» Exercise directions: From the listing below, please restate exactly the lines beginning at the one with "Another Century" and ending at the one with "Arpege story(アルページュストーリー) |Eyelet", both included, and skip the pictures.

Data to use Block Start

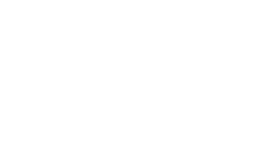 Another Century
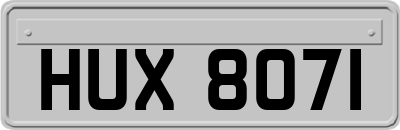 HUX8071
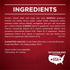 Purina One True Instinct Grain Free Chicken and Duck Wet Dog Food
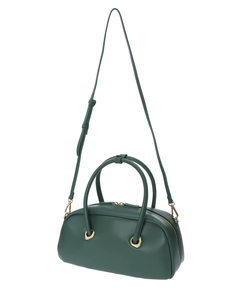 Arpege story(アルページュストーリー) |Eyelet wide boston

Data to use Block End
Data to use Block Start

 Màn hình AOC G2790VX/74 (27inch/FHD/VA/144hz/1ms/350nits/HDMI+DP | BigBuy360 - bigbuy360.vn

Data to use Block End

» Result:
 Another Century
 HUX8071
 Purina One True Instinct Grain Free Chicken and Duck Wet Dog Food
 Arpege story(アルページュストーリー) |Eyelet wide boston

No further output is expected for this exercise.